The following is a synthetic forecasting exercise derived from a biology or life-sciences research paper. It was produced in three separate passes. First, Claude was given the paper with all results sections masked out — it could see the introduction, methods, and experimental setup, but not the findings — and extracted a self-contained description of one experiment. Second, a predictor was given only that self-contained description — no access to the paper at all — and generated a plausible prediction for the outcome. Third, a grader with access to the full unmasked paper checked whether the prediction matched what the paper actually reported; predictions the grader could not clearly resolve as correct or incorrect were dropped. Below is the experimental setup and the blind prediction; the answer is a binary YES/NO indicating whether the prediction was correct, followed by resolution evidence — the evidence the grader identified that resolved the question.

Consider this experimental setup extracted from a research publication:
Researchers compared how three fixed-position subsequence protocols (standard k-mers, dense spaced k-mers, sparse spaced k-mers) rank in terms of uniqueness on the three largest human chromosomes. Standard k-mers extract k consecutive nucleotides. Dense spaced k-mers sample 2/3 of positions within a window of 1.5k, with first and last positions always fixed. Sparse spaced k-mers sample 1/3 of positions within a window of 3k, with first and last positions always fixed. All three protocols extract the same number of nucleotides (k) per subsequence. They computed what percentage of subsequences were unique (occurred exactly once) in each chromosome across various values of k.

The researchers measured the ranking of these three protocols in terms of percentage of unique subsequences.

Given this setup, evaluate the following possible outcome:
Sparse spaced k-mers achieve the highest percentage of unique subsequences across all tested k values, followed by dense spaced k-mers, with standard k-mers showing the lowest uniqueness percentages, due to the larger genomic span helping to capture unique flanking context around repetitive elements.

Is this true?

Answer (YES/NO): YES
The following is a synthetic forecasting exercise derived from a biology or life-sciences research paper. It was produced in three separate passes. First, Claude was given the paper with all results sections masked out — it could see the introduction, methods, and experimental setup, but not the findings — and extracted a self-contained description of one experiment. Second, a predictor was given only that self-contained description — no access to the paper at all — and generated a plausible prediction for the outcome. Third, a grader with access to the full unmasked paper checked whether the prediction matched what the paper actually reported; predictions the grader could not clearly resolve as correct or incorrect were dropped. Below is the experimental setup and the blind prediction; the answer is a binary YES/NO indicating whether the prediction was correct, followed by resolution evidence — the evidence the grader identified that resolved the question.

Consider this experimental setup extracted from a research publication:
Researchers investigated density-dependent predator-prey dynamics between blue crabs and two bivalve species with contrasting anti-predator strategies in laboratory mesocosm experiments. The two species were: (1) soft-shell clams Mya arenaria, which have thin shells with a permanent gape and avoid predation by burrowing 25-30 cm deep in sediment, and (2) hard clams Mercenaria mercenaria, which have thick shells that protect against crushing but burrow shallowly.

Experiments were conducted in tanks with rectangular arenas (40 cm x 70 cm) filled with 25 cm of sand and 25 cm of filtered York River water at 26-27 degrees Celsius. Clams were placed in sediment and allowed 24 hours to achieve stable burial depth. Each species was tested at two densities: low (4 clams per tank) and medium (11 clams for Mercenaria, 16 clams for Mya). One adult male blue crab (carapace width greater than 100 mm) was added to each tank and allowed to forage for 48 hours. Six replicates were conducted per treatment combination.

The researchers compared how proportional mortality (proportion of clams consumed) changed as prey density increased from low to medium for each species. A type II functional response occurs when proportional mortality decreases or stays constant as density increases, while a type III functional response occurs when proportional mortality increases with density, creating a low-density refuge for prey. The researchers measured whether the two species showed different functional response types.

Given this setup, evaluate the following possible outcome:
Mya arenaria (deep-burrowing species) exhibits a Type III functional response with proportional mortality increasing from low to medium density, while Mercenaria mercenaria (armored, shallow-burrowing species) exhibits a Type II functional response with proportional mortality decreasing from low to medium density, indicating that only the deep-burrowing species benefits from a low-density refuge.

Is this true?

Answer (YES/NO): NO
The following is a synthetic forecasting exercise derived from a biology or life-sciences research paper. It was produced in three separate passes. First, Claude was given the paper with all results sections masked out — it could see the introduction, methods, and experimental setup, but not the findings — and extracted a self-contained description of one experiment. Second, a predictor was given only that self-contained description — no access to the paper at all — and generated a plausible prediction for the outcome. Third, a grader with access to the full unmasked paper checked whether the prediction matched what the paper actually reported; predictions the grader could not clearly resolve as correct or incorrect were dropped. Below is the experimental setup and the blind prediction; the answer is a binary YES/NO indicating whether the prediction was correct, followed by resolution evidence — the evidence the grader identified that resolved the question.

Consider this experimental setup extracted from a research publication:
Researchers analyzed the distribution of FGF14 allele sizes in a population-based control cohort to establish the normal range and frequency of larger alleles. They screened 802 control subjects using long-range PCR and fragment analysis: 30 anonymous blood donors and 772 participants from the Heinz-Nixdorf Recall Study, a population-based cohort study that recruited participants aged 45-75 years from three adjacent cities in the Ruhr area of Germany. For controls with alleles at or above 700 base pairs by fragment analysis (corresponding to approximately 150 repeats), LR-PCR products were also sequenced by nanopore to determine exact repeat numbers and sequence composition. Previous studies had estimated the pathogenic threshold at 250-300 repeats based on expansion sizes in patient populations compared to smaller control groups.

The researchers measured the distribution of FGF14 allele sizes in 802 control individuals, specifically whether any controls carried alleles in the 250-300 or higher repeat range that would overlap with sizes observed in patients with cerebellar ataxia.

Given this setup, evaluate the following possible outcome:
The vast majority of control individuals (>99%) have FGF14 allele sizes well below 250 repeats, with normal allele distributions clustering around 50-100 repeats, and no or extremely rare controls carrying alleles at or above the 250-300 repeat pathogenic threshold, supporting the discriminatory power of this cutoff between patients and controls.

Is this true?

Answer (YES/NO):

■ **THE TASK**:
Give back the whole of the data above, exactly as written.

■ **ANSWER SECTION**:
The following is a synthetic forecasting exercise derived from a biology or life-sciences research paper. It was produced in three separate passes. First, Claude was given the paper with all results sections masked out — it could see the introduction, methods, and experimental setup, but not the findings — and extracted a self-contained description of one experiment. Second, a predictor was given only that self-contained description — no access to the paper at all — and generated a plausible prediction for the outcome. Third, a grader with access to the full unmasked paper checked whether the prediction matched what the paper actually reported; predictions the grader could not clearly resolve as correct or incorrect were dropped. Below is the experimental setup and the blind prediction; the answer is a binary YES/NO indicating whether the prediction was correct, followed by resolution evidence — the evidence the grader identified that resolved the question.

Consider this experimental setup extracted from a research publication:
Researchers compared how three fixed-position subsequence protocols (standard k-mers, dense spaced k-mers, sparse spaced k-mers) rank in terms of uniqueness on the three largest human chromosomes. Standard k-mers extract k consecutive nucleotides. Dense spaced k-mers sample 2/3 of positions within a window of 1.5k, with first and last positions always fixed. Sparse spaced k-mers sample 1/3 of positions within a window of 3k, with first and last positions always fixed. All three protocols extract the same number of nucleotides (k) per subsequence. They computed what percentage of subsequences were unique (occurred exactly once) in each chromosome across various values of k.

The researchers measured the ranking of these three protocols in terms of percentage of unique subsequences.

Given this setup, evaluate the following possible outcome:
Sparse spaced k-mers achieve the highest percentage of unique subsequences across all tested k values, followed by dense spaced k-mers, with standard k-mers showing the lowest uniqueness percentages, due to the larger genomic span helping to capture unique flanking context around repetitive elements.

Is this true?

Answer (YES/NO): YES
The following is a synthetic forecasting exercise derived from a biology or life-sciences research paper. It was produced in three separate passes. First, Claude was given the paper with all results sections masked out — it could see the introduction, methods, and experimental setup, but not the findings — and extracted a self-contained description of one experiment. Second, a predictor was given only that self-contained description — no access to the paper at all — and generated a plausible prediction for the outcome. Third, a grader with access to the full unmasked paper checked whether the prediction matched what the paper actually reported; predictions the grader could not clearly resolve as correct or incorrect were dropped. Below is the experimental setup and the blind prediction; the answer is a binary YES/NO indicating whether the prediction was correct, followed by resolution evidence — the evidence the grader identified that resolved the question.

Consider this experimental setup extracted from a research publication:
Researchers investigated density-dependent predator-prey dynamics between blue crabs and two bivalve species with contrasting anti-predator strategies in laboratory mesocosm experiments. The two species were: (1) soft-shell clams Mya arenaria, which have thin shells with a permanent gape and avoid predation by burrowing 25-30 cm deep in sediment, and (2) hard clams Mercenaria mercenaria, which have thick shells that protect against crushing but burrow shallowly.

Experiments were conducted in tanks with rectangular arenas (40 cm x 70 cm) filled with 25 cm of sand and 25 cm of filtered York River water at 26-27 degrees Celsius. Clams were placed in sediment and allowed 24 hours to achieve stable burial depth. Each species was tested at two densities: low (4 clams per tank) and medium (11 clams for Mercenaria, 16 clams for Mya). One adult male blue crab (carapace width greater than 100 mm) was added to each tank and allowed to forage for 48 hours. Six replicates were conducted per treatment combination.

The researchers compared how proportional mortality (proportion of clams consumed) changed as prey density increased from low to medium for each species. A type II functional response occurs when proportional mortality decreases or stays constant as density increases, while a type III functional response occurs when proportional mortality increases with density, creating a low-density refuge for prey. The researchers measured whether the two species showed different functional response types.

Given this setup, evaluate the following possible outcome:
Mya arenaria (deep-burrowing species) exhibits a Type III functional response with proportional mortality increasing from low to medium density, while Mercenaria mercenaria (armored, shallow-burrowing species) exhibits a Type II functional response with proportional mortality decreasing from low to medium density, indicating that only the deep-burrowing species benefits from a low-density refuge.

Is this true?

Answer (YES/NO): NO
The following is a synthetic forecasting exercise derived from a biology or life-sciences research paper. It was produced in three separate passes. First, Claude was given the paper with all results sections masked out — it could see the introduction, methods, and experimental setup, but not the findings — and extracted a self-contained description of one experiment. Second, a predictor was given only that self-contained description — no access to the paper at all — and generated a plausible prediction for the outcome. Third, a grader with access to the full unmasked paper checked whether the prediction matched what the paper actually reported; predictions the grader could not clearly resolve as correct or incorrect were dropped. Below is the experimental setup and the blind prediction; the answer is a binary YES/NO indicating whether the prediction was correct, followed by resolution evidence — the evidence the grader identified that resolved the question.

Consider this experimental setup extracted from a research publication:
Researchers analyzed the distribution of FGF14 allele sizes in a population-based control cohort to establish the normal range and frequency of larger alleles. They screened 802 control subjects using long-range PCR and fragment analysis: 30 anonymous blood donors and 772 participants from the Heinz-Nixdorf Recall Study, a population-based cohort study that recruited participants aged 45-75 years from three adjacent cities in the Ruhr area of Germany. For controls with alleles at or above 700 base pairs by fragment analysis (corresponding to approximately 150 repeats), LR-PCR products were also sequenced by nanopore to determine exact repeat numbers and sequence composition. Previous studies had estimated the pathogenic threshold at 250-300 repeats based on expansion sizes in patient populations compared to smaller control groups.

The researchers measured the distribution of FGF14 allele sizes in 802 control individuals, specifically whether any controls carried alleles in the 250-300 or higher repeat range that would overlap with sizes observed in patients with cerebellar ataxia.

Given this setup, evaluate the following possible outcome:
The vast majority of control individuals (>99%) have FGF14 allele sizes well below 250 repeats, with normal allele distributions clustering around 50-100 repeats, and no or extremely rare controls carrying alleles at or above the 250-300 repeat pathogenic threshold, supporting the discriminatory power of this cutoff between patients and controls.

Is this true?

Answer (YES/NO):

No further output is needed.